Collected data
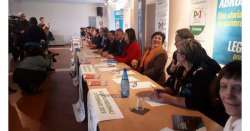                     Pd,mai più arroganti e autoreferenziali          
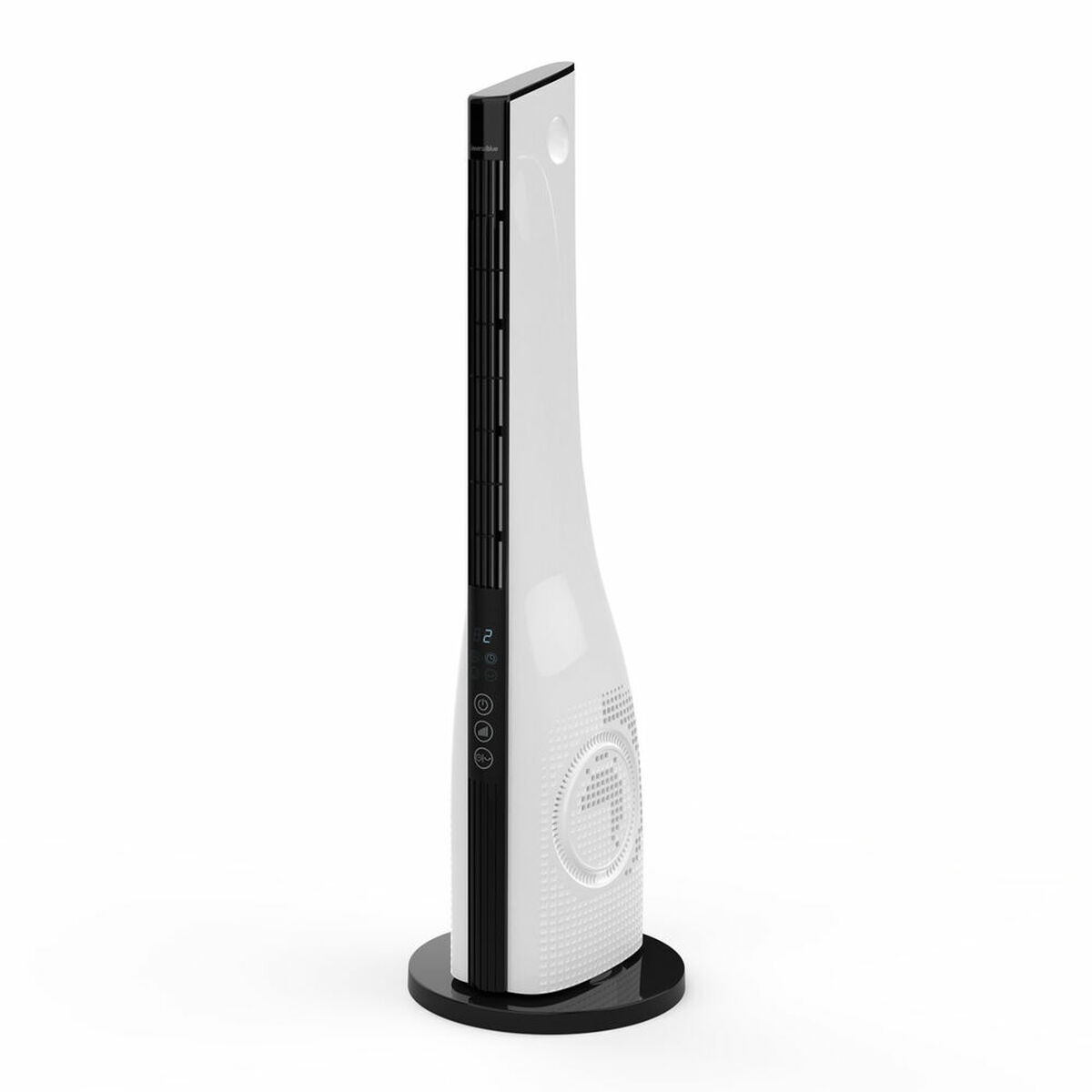 Fläkttorn Universal Blue 296-UVTO1703-22 50W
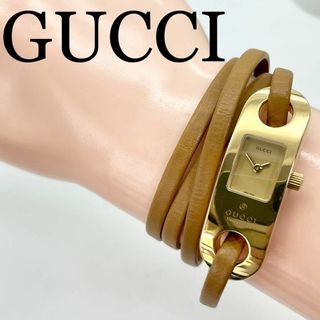 グッチ ダブル 腕時計(レディース)の通販 25点 | Gucciのレディースを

Instructions to follow
Return the material exactly as written, except for any pictures it holds.

Answer box
                     Pd,mai più arroganti e autoreferenziali          
 Fläkttorn Universal Blue 296-UVTO1703-22 50W
 グッチ ダブル 腕時計(レディース)の通販 25点 | Gucciのレディースを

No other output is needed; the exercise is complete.